November 23: Lillian Allen
Lillian is a professor of creative writing at Ontario College of Art and Design University (OCAD). Two time JUNO Award winner and trailblazer in the field of spoken word and dub poetry, Allen artistically explores the aesthetics of old and new sounds in music to create her distinctive leading edge brand of Canadian reggae with new world sounds in her poetry recordings, with her powerful reggae dub poetry/spoken word recordings including her latest single Woken & Unbroken (2018), album ANXIETY (2012), her groundbreaking first solo Juno awardwinning album Revolutionary Tea Party, a Ms. Magazine Landmark Album, followed by another Juno winner, Conditions Critical. Her third album, Freedom & Dance and her recording for children and young people, Nothing But a Hero, were released to critical acclaim.

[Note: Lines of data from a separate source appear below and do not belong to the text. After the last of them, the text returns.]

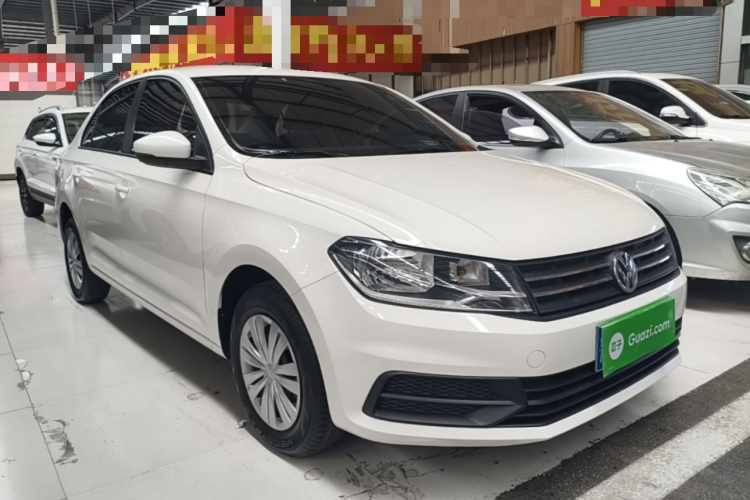 Volkswagen Santana 2021 car image #4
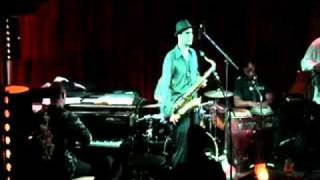 Felipe Lamoglia featuring Dmitriy Klevenskiy @ Van Dyke Cafe - Stella By Starlight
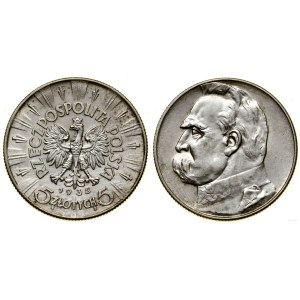Polska, 5 złotych, 1935, Warszawa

Allen’s debut book of poetry, Rhythm An’ Hardtimes became a Canadian best seller, blazing new trails for poetic expression and opened up the form. Lillian Allen’s latest collection Make the World New: The Poetry of Lillian Allen, edited by Ronald Cummings was published in Spring 2021 and is part of the Laurier Poetry Series. Her other collections, Women Do This Everyday and Psychic Unrest are studied across the educational spectrum. Her literary work for young people includes three books: Why Me, If You See Truth, and Nothing But a Hero. Multi-disciplinary and experimental, Allen’s creativity crosses many genres including radio, theatre, music and film; as writer, featured artist and producer/director and national radio show host. She co-produced/co-directed Blak Wi Blak, a film documentary on Jamaican dub poet Mutabaruka which premiered at the Toronto International Film Festival.
November 30: Daniel Scott Tysdal
Daniel is a writer, filmmaker, and teacher. An Associate Professor, Teaching Stream, at the University of Toronto Scarborough, Tysdal’s works include the ReLit Award-winning poetry collection Predicting the Next Big Advertising Breakthrough Using a Potentially Dangerous Method, the critically acclaimed Fauxccasional Poems, the short story collection Wave Forms and Doom Scrolls, the poetry textbook The Writing Moment: A Practical Guide to Creating Poems, and the viral TEDx talk, “Everything You Need to Write a Poem (and How It Can Save a Life).” Tysdal’s short films have screened internationally, earning him several honours, including Best Experimental Short Film at the Arizona Underground Film Festival and a nomination for Best Experimental Short Film at the Yorkton Film Festival. The End Is in the Middle is his fourth collection of poetry.